A COMPLETE INVARIANT FOR SHIFT EQUIVALENCE FOR BOOLEAN MATRICES AND FINITE RELATIONS

The paper proves that for any finite relation R, the triple (R≥, p, [ξ])—period, poset of strongly connected recurrent components, and the Lp-valued cocycle class—is a complete invariant of shift equivalence, via a canonical-form reduction and a precise cocycle/isomorphism calculus. See the statement of the main theorem and its construction of the invariant and canonical form, and the corollary extending completeness beyond canonical form (Theorem and introduction; Theorem 2.4; Theorems 3.10, 3.13, 3.15 and Corollary 3.16) . By contrast, the model’s direct construction contains two critical errors: (i) it asserts that A(x) ⊆ R′q(A(x)) forces every x′ ∈ A(x) to be recurrent for R′; this does not follow for general relations from S ⊆ R′q(S) for a finite set S, and requires additional argument the model does not provide; (ii) in the backward direction it claims that a union ⋃s∈ξ(a,a) R2L+q+s collapses to a single power RL+q by modular periodicity when L ≡ 0 (mod p).

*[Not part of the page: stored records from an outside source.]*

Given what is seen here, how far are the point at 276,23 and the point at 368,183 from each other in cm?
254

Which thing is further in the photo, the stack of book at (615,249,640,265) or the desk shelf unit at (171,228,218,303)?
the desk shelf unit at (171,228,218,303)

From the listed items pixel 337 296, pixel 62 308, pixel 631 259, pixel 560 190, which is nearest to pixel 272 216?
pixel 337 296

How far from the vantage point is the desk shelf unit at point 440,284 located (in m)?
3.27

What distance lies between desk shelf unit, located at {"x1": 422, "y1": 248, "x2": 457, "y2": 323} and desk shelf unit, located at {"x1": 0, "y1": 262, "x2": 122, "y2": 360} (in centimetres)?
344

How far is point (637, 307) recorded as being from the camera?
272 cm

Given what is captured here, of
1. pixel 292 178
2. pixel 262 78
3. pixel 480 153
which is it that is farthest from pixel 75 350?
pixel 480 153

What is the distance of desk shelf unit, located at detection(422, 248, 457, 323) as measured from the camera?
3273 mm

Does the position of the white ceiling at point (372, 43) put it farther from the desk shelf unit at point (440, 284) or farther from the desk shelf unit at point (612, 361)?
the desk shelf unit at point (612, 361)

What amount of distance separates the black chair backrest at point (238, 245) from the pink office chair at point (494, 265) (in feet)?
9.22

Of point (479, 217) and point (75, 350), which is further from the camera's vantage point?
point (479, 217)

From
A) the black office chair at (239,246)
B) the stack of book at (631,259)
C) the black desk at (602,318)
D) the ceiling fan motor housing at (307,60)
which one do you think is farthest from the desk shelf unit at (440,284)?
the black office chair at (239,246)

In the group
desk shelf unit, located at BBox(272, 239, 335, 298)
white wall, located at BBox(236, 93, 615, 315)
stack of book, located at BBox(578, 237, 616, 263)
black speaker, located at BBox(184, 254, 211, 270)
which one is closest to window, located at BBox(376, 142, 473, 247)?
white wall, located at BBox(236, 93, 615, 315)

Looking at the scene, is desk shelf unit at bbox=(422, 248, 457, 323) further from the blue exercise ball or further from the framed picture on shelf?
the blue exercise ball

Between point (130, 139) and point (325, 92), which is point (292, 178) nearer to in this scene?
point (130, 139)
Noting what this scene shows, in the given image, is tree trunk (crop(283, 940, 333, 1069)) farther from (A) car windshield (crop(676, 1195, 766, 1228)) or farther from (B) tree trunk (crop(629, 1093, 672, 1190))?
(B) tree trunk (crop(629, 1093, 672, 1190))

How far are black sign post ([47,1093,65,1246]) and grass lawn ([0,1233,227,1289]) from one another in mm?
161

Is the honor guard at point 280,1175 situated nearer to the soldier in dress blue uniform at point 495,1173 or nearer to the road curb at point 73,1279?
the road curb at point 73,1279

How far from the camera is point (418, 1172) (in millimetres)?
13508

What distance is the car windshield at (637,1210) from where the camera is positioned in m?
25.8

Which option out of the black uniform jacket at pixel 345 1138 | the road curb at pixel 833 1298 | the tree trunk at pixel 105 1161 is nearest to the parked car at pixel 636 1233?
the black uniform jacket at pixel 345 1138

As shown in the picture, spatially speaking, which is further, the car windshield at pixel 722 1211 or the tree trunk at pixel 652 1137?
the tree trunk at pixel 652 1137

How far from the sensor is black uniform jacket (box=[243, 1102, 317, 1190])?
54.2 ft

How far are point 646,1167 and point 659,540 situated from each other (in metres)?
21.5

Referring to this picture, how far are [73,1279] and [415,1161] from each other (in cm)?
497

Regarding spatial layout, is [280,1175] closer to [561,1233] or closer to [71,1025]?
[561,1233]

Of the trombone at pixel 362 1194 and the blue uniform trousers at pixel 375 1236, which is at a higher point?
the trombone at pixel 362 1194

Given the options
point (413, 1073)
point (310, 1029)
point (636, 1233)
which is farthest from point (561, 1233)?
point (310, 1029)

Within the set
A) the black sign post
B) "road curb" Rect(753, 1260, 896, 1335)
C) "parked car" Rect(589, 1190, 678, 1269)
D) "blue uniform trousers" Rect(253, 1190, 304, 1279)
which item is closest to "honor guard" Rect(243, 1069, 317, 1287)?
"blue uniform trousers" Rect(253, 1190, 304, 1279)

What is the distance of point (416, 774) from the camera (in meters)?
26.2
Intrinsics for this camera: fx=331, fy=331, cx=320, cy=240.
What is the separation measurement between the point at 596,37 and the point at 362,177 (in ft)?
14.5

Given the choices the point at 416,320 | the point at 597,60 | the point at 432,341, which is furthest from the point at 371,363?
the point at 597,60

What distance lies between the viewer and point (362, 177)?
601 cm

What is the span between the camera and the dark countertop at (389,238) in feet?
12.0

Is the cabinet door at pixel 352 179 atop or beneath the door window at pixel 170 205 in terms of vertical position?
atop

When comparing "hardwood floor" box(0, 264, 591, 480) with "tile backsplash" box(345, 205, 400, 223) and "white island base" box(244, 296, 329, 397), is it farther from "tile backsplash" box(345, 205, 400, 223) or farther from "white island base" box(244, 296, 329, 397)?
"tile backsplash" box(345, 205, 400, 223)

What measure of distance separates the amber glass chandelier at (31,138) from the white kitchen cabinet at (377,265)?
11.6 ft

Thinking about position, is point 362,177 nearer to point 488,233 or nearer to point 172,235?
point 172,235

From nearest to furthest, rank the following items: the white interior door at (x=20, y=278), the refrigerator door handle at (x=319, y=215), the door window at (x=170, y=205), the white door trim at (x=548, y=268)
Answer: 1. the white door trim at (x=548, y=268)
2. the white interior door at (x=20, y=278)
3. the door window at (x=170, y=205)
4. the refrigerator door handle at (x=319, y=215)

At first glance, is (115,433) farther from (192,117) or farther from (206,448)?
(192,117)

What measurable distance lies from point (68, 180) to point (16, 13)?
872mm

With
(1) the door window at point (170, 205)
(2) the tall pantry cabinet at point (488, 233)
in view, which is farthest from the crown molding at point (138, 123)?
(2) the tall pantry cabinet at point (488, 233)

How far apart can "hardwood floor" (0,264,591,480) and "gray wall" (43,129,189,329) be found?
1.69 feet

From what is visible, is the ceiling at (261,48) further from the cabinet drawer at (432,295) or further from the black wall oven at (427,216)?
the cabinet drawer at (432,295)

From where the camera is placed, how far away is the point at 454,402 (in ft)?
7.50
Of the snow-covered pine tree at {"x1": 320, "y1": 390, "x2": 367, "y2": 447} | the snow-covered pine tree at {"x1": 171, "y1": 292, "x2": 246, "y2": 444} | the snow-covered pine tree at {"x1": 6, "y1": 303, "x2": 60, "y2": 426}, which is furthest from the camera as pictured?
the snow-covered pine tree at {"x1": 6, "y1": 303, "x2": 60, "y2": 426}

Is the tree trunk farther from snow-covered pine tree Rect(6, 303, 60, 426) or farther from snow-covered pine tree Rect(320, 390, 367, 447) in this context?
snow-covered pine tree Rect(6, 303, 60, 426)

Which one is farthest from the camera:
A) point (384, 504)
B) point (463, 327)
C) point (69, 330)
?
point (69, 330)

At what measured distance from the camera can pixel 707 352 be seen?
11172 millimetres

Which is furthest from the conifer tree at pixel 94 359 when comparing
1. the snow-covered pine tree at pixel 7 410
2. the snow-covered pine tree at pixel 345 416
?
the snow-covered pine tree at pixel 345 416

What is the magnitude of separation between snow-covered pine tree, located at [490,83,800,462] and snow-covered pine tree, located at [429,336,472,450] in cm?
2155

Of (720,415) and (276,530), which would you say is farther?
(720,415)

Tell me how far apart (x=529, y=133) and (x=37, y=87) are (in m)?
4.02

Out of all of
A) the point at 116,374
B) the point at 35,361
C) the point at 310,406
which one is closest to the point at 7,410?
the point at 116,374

This is false in general, since periodicity occurs mod p while s ranges over the subgroup ξ(a,a) ≤ Z/pZ (not necessarily {0}), so the exponents 2L+q+s need not be congruent mod p; the union cannot be replaced by a single power without additional structure. The paper’s method avoids these traps by passing to canonical form and proving isomorphism classification for the induced cocycle class, with cohomology taken in the Lp-monoid sense (not group-valued H1), thereby yielding a correct and complete classification .